Another consequence of the communications pause, according to an NIH staffer involved with clinical trials at NIH's Clinical Center, is that agency staff cannot meet with patient groups or release newsletters or other information to recruit patients into trials. Another unknown is whether NIH researchers will still be allowed to submit papers to peer-reviewed journals.

NIH’s Office of Human Resources had rescinded existing job offers to anyone whose start date was slated for 8 February or later. It also pulled down currently posted job vacancies on USA Jobs. “Please note, these tasks had to be completed in under 90 minutes and we were unable to notify you in advance,” the 21 January email noted, asking NIH’s institutes and centers to pull down any job vacancies remaining on their own websites.
 
FDA purges material on clinical trial diversity from its site, showing stakes of Trump DEI ban
The scrubbing could affect the ways researchers and companies test drugs and medical devices

https://www.statnews.com/2025/01/23/fda-purges-pages-clinical-trial-diversity-after-trump-dei-ban/

https://www.reuters.com/business/he...mproving-clinical-trial-diversity-2025-01-24/

TPM comments: "I think most people know this: but this isn’t a matter of symbolic diversity. Many medications and/or diseases or conditions present differently in men and women and in people with different genetic backgrounds."
 
Vox: 'Researchers are terrified of Trump’s freeze on science. The rest of us should be, too'

'Jaime Seltzer, the scientific director at MEAction, a nonprofit serving people with infection-associated chronic illness, told me that despite working outside of academia, she’s worried that if she loses access to crucial NIH-affiliated staff and data repositories, their work on long Covid and chronic fatigue syndrome will be put on hold.’
 
This is not good.

But my bigger concern is if the current US admin tries to permanently destroy research records and data. That really will be an unrecoverable situation. It is the difference between hitting pause on research, and having to rebuild research programs from scratch. Data in particular usually cannot be rebuilt.
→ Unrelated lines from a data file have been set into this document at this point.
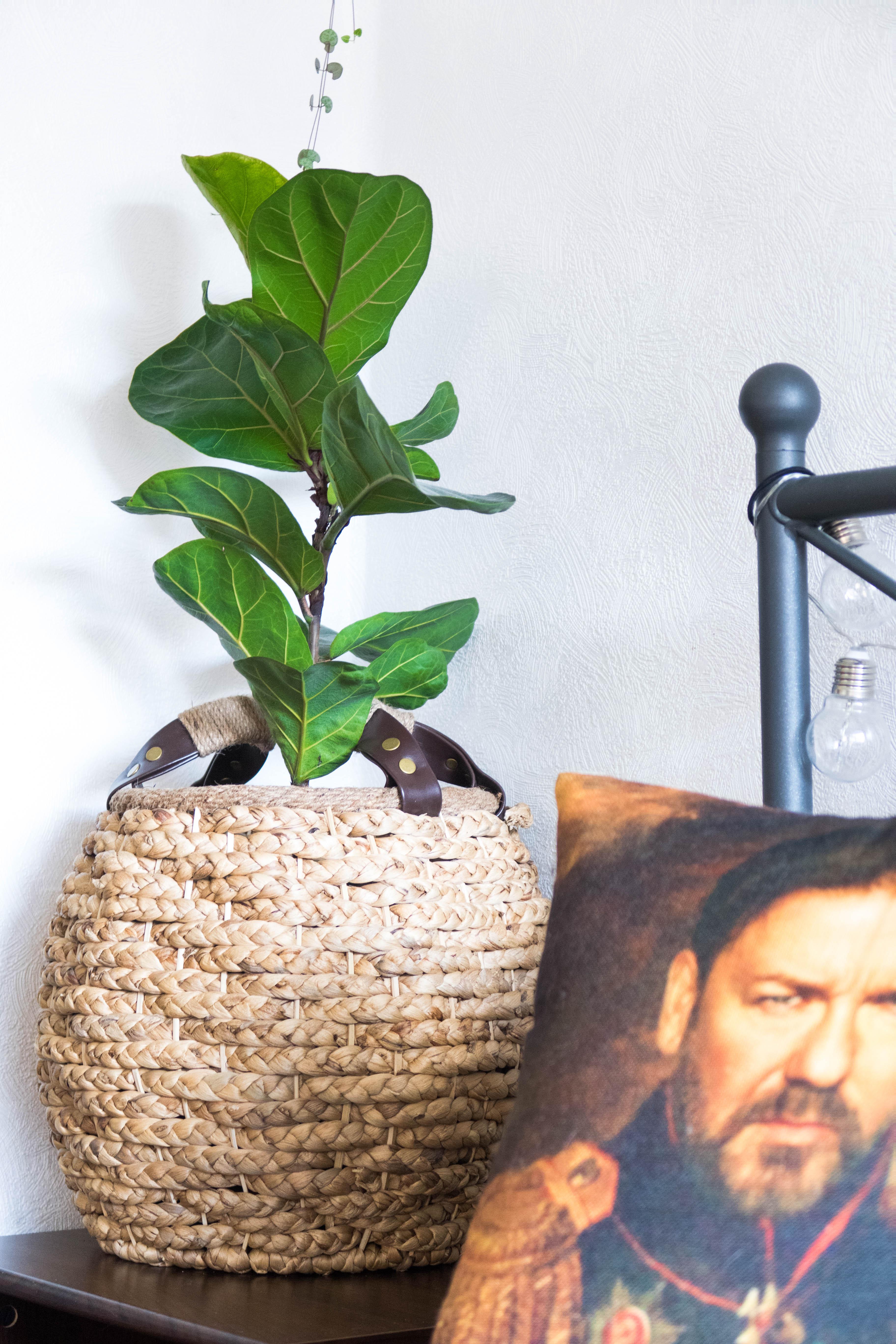 Ficus lyrata indoor jungle interior garden how to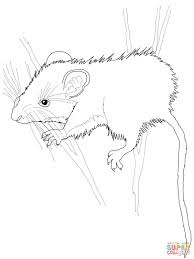 mice coloring pages free coloring pages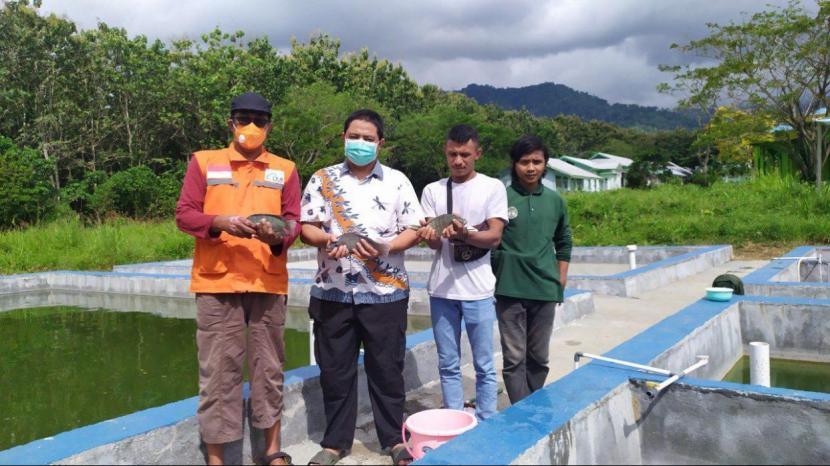 LMI Jalankan Budi Daya Ikan Air Tawar di Halmahera Selatan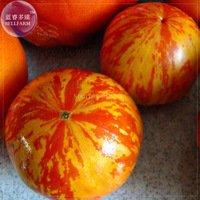 Pinkdose® 2018 Heißer Verkauf Heirloom Red Zebra Tomate mit Golden Stripe Bio-Samen, 100 Samen, Professional Pack, Non-GMO leckere saftige Früchte TS371T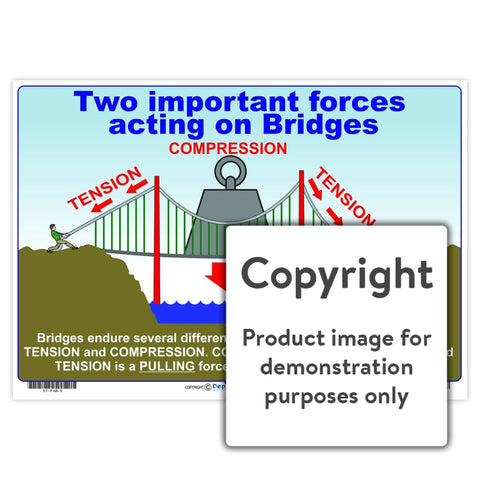 Two Important Forces Acting On Bridges Wall Charts And Posters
In case anybody thinks this is just a hypothetical fear, or couldn't happen in a modern democracy, this is exactly what happened in Canada a few years back under the Harper government with some science data. They deliberately destroyed it because it was inconvenient to their policy agenda.
 
In case anybody thinks this is just a hypothetical fear, or couldn't happen in a modern democracy, this is exactly what happened in Canada a few years back under the Harper government with some science data. They deliberately destroyed it because it was inconvenient to their policy agenda.

Interesting. From Scientific American, 2016:
Four years ago hundreds of Canadian scientists gathered on Parliament Hill in Ottawa, donning their white lab coats to protest. [...] Conservative Prime Minister Stephen Harper, they warned, appeared to be waging a war on science—imposing draconian restrictions on scientists’ engagement with the media and proposing a national science budget that slashed research funding and closed certain research centers.
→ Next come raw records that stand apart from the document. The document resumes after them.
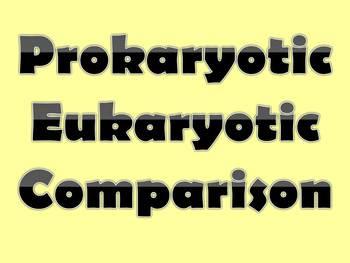 Prokaryotic Eukaryotic Comparison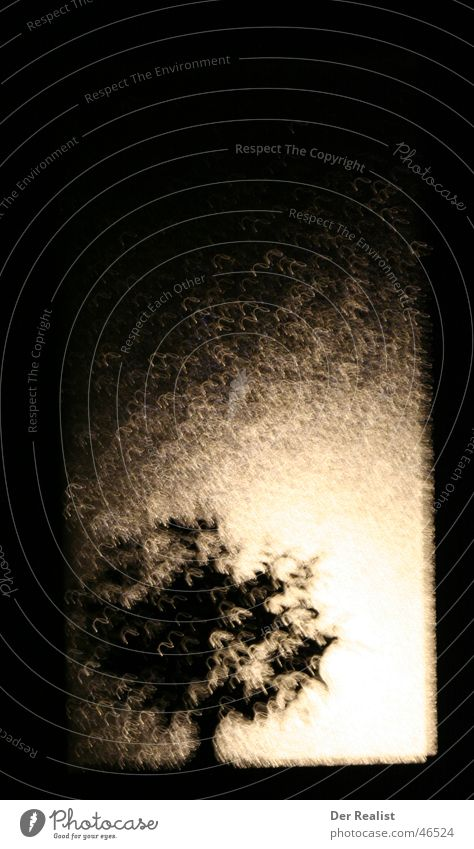 Gegenlicht 1 Baum dunkel Regen hell Sturm Laterne suspekt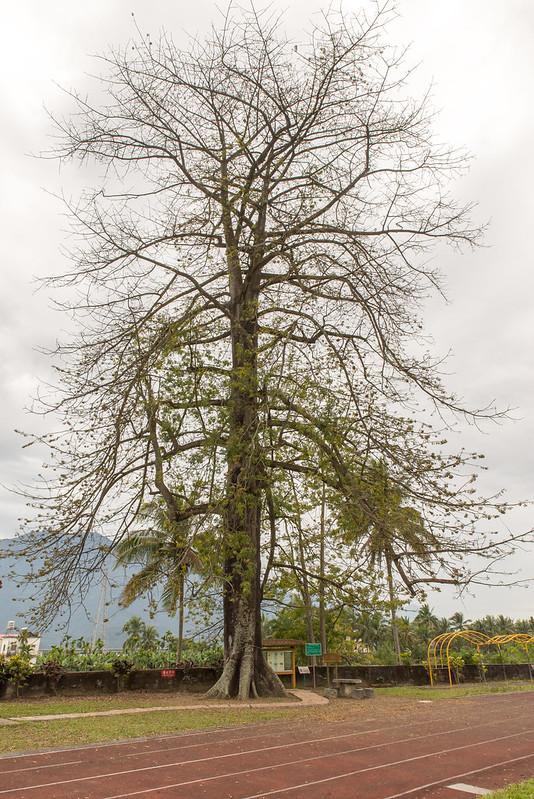 新威國小吉貝木棉 Ceiba pentandra|高雄六龜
Some of those actions took Canadian scientists by surprise, and a number of them are warning their U.S. counterparts not to be similarly caught off guard following Donald Trump’s election victory in November. Several are offering to help U.S. scientists back up their data, and urging them to make their case to the public about the importance of their research—and of factual evidence itself.
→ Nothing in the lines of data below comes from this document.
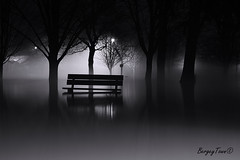 The Bench (BergeyTown) Tags: water bench blackandwhite cambridge trees nikon photooftheday flooding park backlight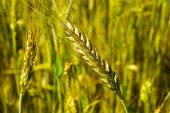 Cereal plants — Stock Photo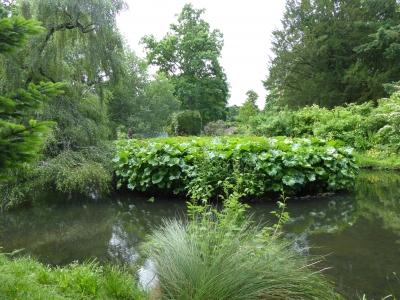 swiss-garden-by-janet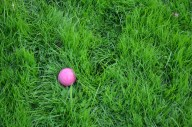 surprisingly how hard it is to find a red ball in the grass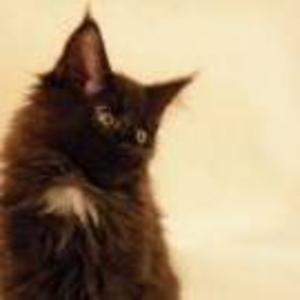 Продаются котята породы мейн-кун из питомника.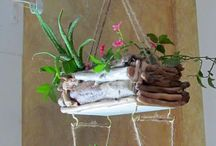 pokojové rostliny / kytky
Tarasick says Harper’s government prevented him from speaking to the media about compelling research titled “Unprecedented Arctic Ozone Loss in 2011” for two weeks after the report was published in Nature. His agency simply denied interview requests without stating any reason, he says. Instead, that media office supplied “approved” statements to attribute to Tarasick, but he says he had never seen or approved that language himself.
Following a recent skirmish over a Trump transition team request for the names of Department of Energy staffers who worked on climate change initiatives under Pres. Barack Obama, Canadian scientists are working with colleagues at the University of Pennsylvania library and a nonprofit called the Internet Archive to back up environmental data sets and materials—including research around air pollution and greenhouse gases—that they believe could be vulnerable under a Trump administration. “The Harper government closed many of the different science libraries in Canada,” Duck says. “It was done in a very chaotic fashion and we have almost certainly lost data that we used to have.
Americans could also look for a potential example in Canadian scientists’ recent actions to enshrine their ability to speak to the media, included as part of their recently negotiated contracts with the current government, Duck says.
 
It's nice that RFK Jr was able to answer these questions and in a manner that I approve of, but for me that does not detract from the many things he did NOT answer or answered incorrectly.
He said, for instance, that kids under 6 are not at risk for COVID. Uhhhhh... That's not the same as saying their risk is LESS than adults. They are at risk though...

ETA he could also not say if healthcare is a human right....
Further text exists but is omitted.